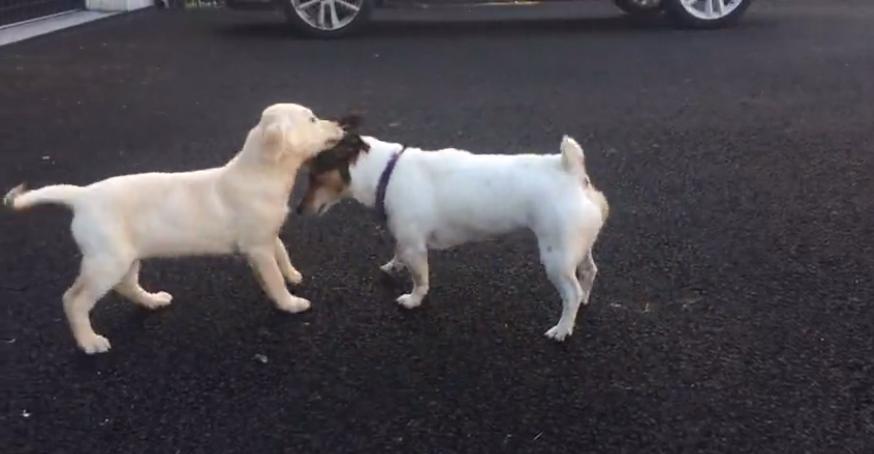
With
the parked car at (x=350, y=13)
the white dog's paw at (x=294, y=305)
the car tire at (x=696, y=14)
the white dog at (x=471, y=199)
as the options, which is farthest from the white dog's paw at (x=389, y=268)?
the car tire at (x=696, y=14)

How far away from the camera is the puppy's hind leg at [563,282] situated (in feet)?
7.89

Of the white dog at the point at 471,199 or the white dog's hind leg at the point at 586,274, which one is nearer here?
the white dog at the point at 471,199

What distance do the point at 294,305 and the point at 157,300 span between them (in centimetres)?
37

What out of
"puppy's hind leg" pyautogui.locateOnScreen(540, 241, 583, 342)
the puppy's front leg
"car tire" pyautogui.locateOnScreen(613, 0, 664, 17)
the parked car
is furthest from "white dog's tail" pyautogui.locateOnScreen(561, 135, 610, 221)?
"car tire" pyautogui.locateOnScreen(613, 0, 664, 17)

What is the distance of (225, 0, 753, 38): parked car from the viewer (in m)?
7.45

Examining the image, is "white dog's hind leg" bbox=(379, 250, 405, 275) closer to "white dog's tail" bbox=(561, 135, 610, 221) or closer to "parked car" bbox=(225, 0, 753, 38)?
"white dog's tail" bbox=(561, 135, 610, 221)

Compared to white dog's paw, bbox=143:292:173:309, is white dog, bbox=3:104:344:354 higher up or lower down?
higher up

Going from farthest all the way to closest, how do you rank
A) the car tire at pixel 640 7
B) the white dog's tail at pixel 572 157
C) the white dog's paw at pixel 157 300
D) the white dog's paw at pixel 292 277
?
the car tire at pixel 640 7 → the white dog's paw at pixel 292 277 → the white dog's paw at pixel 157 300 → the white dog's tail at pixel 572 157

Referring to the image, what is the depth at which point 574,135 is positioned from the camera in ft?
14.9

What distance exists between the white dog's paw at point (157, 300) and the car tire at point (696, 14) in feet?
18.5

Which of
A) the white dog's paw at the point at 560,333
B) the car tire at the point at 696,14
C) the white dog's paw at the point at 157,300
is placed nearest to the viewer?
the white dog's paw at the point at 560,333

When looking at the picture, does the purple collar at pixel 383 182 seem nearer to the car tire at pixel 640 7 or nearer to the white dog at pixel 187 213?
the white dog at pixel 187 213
-------------------------
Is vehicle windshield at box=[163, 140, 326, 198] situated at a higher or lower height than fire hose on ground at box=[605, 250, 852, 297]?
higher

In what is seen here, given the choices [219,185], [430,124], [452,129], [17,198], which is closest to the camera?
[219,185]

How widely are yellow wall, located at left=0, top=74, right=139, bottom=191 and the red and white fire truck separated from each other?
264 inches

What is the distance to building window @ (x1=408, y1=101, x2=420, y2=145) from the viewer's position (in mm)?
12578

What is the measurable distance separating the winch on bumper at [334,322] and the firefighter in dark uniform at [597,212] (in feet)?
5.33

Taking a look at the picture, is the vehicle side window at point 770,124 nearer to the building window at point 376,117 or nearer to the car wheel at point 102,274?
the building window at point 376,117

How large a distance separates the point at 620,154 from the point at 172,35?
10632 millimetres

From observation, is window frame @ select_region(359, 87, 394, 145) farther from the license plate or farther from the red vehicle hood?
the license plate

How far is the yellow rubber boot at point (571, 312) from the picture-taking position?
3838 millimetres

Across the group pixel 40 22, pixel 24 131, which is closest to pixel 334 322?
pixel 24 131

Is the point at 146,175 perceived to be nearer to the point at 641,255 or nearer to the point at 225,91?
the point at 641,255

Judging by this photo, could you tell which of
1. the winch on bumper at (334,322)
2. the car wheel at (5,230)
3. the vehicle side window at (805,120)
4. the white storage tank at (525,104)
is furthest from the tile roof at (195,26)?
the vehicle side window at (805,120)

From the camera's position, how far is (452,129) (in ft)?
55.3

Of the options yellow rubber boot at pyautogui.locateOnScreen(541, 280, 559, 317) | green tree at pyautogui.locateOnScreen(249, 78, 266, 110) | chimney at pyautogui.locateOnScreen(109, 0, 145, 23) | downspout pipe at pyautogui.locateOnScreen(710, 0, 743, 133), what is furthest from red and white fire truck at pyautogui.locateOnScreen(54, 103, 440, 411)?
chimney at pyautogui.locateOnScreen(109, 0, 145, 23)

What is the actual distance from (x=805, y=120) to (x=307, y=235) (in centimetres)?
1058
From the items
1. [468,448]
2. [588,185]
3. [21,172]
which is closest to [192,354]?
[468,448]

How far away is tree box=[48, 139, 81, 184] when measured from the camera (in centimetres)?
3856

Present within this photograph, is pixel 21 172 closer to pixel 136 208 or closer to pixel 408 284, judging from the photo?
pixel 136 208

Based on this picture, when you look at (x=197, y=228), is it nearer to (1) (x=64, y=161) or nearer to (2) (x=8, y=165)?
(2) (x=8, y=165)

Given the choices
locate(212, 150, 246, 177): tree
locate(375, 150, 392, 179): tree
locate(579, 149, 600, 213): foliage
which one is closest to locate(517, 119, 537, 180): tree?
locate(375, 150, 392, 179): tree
-------------------------
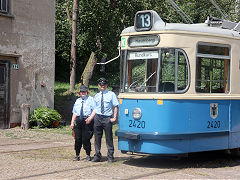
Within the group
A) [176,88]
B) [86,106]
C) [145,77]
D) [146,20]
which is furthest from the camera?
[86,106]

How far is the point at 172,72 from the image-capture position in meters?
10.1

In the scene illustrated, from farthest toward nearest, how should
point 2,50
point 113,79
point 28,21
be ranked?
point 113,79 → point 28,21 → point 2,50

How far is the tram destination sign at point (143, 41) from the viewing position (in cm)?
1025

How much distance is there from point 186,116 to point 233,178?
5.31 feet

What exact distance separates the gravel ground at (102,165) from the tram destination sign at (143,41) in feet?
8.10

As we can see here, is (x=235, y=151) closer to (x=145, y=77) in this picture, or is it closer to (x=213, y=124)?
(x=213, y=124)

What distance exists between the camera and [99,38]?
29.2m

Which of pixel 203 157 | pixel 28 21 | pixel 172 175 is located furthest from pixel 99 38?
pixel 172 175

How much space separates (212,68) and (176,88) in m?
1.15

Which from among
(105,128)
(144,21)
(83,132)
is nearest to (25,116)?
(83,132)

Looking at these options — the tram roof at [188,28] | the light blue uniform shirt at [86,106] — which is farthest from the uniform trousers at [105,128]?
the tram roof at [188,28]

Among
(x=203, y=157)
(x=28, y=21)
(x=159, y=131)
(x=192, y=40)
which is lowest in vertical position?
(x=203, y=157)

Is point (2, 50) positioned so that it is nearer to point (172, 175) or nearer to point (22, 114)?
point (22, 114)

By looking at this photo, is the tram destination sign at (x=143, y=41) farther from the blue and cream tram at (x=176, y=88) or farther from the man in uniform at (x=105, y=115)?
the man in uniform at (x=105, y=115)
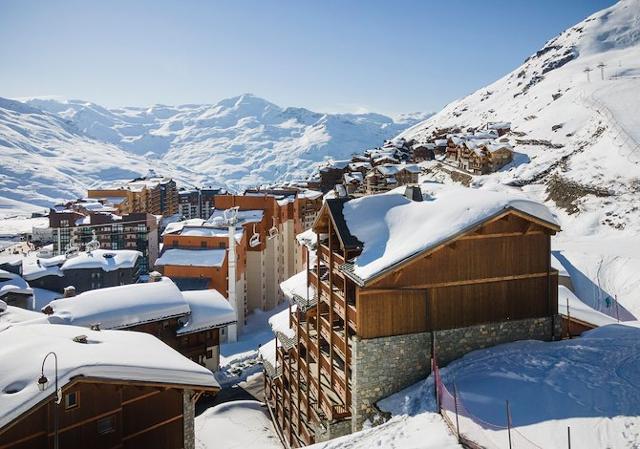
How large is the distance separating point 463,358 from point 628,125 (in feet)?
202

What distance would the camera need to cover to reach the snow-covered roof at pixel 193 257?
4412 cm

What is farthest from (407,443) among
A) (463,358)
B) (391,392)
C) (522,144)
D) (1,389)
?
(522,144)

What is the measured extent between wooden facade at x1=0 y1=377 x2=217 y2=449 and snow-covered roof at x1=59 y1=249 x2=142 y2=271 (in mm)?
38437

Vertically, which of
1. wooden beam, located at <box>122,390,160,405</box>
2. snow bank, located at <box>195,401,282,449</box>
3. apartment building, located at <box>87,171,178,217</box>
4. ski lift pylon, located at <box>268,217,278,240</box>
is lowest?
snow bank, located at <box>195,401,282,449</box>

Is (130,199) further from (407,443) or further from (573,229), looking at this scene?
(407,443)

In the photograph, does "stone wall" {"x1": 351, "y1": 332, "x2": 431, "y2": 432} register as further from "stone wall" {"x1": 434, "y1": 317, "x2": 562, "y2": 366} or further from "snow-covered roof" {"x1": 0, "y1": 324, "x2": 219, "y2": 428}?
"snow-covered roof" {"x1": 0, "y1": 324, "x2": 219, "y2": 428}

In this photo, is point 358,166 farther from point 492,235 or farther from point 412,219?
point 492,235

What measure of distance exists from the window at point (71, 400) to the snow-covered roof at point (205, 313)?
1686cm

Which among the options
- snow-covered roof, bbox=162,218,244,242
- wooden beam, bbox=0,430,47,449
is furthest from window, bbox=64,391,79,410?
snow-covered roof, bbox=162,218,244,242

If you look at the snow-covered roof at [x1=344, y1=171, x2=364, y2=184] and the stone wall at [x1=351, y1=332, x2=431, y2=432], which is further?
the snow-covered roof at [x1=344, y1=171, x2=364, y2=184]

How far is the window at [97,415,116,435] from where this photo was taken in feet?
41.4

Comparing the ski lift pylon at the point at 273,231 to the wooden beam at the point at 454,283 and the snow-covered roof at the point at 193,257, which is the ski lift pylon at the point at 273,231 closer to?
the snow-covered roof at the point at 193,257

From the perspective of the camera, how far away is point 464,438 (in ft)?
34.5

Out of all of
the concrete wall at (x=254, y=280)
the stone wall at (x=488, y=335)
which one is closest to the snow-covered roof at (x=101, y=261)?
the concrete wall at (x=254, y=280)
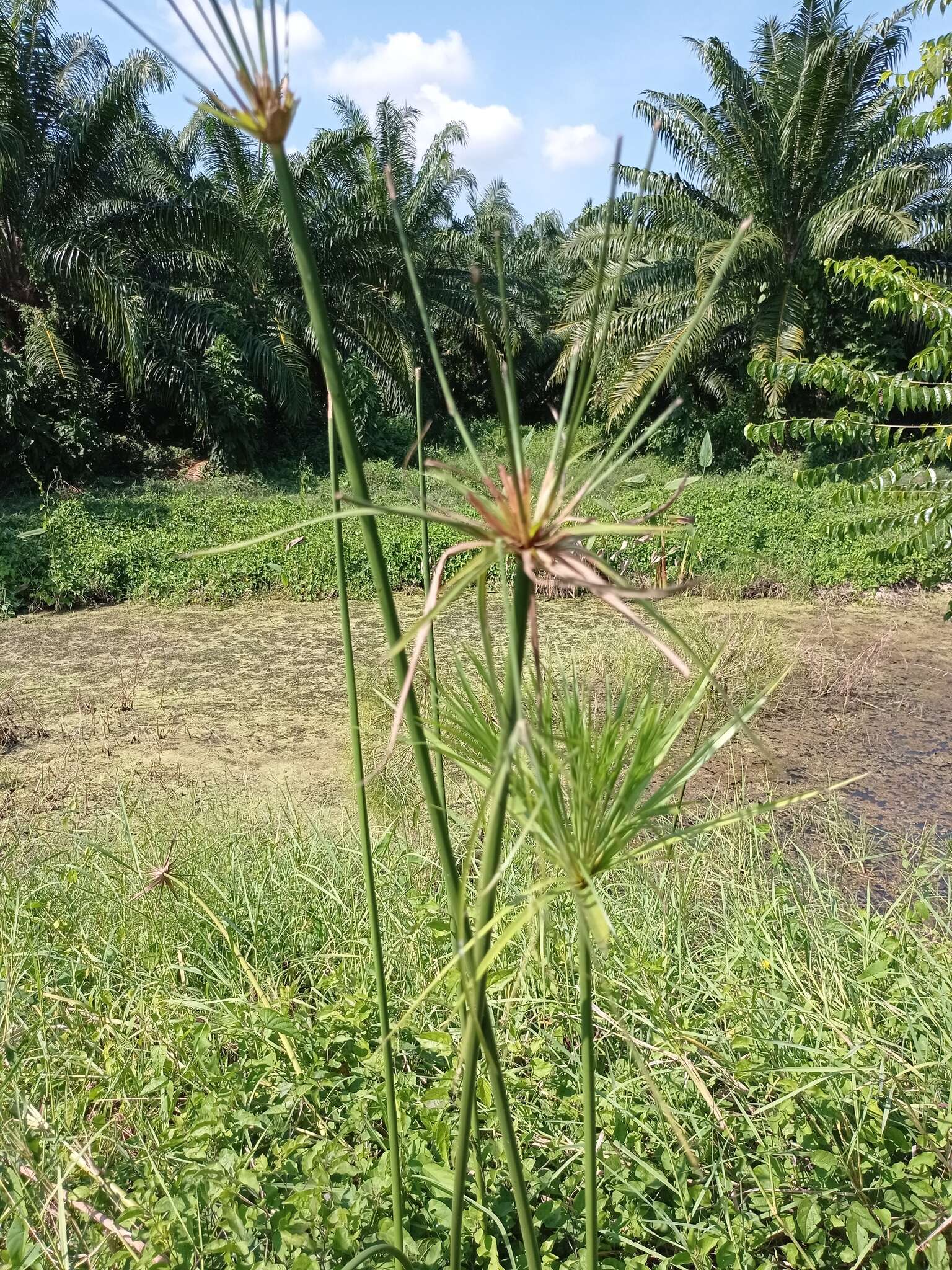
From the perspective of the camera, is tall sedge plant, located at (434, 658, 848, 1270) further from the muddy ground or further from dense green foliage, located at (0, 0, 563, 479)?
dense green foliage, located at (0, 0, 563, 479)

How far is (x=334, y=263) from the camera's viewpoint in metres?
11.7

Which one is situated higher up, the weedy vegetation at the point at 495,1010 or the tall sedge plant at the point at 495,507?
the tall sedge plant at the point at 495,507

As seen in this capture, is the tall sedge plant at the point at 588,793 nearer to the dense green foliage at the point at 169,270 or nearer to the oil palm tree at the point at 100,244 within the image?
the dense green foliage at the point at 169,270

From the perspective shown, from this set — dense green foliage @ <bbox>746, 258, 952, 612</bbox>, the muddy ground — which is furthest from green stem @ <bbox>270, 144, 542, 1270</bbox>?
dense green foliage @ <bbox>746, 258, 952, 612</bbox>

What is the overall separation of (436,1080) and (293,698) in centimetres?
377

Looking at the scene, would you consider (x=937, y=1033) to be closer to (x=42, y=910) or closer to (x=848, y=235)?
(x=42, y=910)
-------------------------
Given exercise
Reproduce the lines above verbatim, beginning with the line containing "Taking a look" and ending after the line containing "10632 millimetres".

Exercise output
Taking a look at the picture, is the vehicle side window at point 770,124 nearer to the building window at point 376,117 or nearer to the car wheel at point 102,274?
the building window at point 376,117

How large a distance separates the point at 620,154 from the point at 172,35?
10632 millimetres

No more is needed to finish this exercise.